Reste à savoir si ce thriller, politique cette fois, après les très bons "Gone Baby Gone" (2007) et "The Town" (2010), est aussi réussi qu'on peut le croire.

"Argo" offre, effectivement, une belle promesse. Avec son scénario inspiré de faits réels et son réalisateur à l'aura grandissante, ce long-métrage à tout pour être le thriller haletant, le film à suspense avec un casting trois étoiles qui est annoncé.

Force est de constater que les premières minutes semblent bien répondre à cette attente. La séquence dans l'ambassade américaine, face à la colère iranienne et à l'urgence qui en découle, est très bien retranscrite. Le spectateur ressent très bien l'angoisse de la situation.

Si le départ est donc fort bien réalisé, la suite est trompeuse. Car lorsqu'il s'agit de découvrir l'existence des otages et préparer l'exfiltration, ce n'est pas le suspense qui domine. Dans cette partie, le plus savoureux reste la reconstitution ironique ou la satire du monde hollywoodien tel qu'il était à la fin des années 70.

Et la prestation d'Alan Arkin avec sa grande gueule, ou celle encore de John Goodman, valent franchement le détour. La deuxième lecture de cette séquence du film est à découvrir sans se priver.

Mais lorsqu'il s'agit de revenir en Iran, avec les six américains enfermés dans l'ambassade canadienne, le film traine un peu en longueur.

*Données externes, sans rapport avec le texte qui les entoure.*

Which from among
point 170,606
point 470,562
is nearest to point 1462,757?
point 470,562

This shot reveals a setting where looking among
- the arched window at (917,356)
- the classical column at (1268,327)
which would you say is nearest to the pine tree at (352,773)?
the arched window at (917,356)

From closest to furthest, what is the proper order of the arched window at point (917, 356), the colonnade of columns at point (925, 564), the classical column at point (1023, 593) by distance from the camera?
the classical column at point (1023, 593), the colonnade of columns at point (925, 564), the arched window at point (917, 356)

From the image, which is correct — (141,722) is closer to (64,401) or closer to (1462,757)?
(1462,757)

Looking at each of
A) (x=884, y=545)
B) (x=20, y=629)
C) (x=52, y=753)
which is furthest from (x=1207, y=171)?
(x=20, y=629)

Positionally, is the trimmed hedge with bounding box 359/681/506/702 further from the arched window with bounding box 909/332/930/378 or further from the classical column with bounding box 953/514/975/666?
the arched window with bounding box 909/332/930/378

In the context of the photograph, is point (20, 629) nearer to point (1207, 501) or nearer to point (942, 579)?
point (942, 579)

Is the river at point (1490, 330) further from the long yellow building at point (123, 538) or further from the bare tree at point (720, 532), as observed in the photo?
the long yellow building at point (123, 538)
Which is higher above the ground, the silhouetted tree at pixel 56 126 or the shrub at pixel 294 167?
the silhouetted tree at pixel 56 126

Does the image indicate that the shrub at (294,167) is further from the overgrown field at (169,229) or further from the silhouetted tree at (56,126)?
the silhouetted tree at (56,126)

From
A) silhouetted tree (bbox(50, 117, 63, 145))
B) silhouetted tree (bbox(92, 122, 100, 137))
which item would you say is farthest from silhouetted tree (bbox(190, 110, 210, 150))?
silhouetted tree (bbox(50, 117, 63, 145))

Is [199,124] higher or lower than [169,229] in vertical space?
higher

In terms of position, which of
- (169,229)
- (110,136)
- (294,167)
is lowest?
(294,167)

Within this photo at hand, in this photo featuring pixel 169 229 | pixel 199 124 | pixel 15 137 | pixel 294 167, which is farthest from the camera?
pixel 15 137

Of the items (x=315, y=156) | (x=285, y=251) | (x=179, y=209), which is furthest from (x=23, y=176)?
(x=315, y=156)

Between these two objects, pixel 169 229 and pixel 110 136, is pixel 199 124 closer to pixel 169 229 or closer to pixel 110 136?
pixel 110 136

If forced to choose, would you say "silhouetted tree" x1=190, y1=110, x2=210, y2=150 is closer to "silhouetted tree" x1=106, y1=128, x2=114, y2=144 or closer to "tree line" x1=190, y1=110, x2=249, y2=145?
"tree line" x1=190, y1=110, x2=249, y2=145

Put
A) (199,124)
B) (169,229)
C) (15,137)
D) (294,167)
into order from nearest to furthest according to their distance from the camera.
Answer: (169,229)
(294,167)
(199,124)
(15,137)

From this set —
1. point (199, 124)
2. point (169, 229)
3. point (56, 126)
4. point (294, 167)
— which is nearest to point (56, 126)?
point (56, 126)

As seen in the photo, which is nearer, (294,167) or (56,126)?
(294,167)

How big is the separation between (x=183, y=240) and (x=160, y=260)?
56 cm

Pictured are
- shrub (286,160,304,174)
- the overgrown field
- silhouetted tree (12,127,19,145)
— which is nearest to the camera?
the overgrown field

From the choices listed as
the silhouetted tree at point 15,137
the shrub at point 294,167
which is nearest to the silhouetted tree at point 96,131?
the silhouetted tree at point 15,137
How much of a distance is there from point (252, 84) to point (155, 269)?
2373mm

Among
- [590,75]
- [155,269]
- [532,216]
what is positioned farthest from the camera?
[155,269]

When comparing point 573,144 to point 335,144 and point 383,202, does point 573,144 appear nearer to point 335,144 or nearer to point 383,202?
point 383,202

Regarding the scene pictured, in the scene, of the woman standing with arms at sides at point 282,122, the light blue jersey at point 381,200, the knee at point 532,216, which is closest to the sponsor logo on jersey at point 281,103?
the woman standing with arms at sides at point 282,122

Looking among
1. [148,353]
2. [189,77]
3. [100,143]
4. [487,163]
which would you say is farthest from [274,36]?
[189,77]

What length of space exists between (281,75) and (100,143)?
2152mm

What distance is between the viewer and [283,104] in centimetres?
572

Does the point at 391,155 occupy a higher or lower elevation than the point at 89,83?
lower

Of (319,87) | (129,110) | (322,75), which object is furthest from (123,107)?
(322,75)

On finit par se demander s'il n'aurait pas été préférable de s'intéresser aux otages retenus par le pouvoir en place.

L'épisode de l'intervention des forces armées américaines dans une opération de sauvetage qui a échoué n'est que mentionnée alors qu'elle eut quelques conséquences notables. Toujours est-il, qu'après plus d'une bonne heure de film, le suspense a du mal à subsister tout comme le rythme auquel nous avait habitué Ben Affleck.

En vérité, si le film perd un peu de son souffle, il ne perd pas en qualité grâce notamment à une distribution qui est dans l'ensemble de très bonne tenue. Outre les deux compères de Los Angeles cités précédemment, d'autres acteurs de métier ont été associés à de nombreux visages connus de la télévision américaine et de réelles bonnes surprises. La première d'entre elles se nomme Bryan Cranston, plus connu pour son rôle dans la série "Breaking Bad".

Au final, rares sont les films qui ont bénéficié d'un casting aussi équilibré dans l'ensemble ce qui constitue un véritable atout. Dommage donc que le suspense ne refasse son apparition que dans les vingt dernières minutes et alors même que l'on devine déjà comment cela va se terminer.

C'est inévitable quand il s'agit de traiter, au cinéma, une histoire vraie. Ce n'est en tout cas pas suffisant pour répondre efficacement à la promesse du thriller haletant.

"Argo" est certainement réussi sans vraiment être le film marquant qui est vendu d'emblée.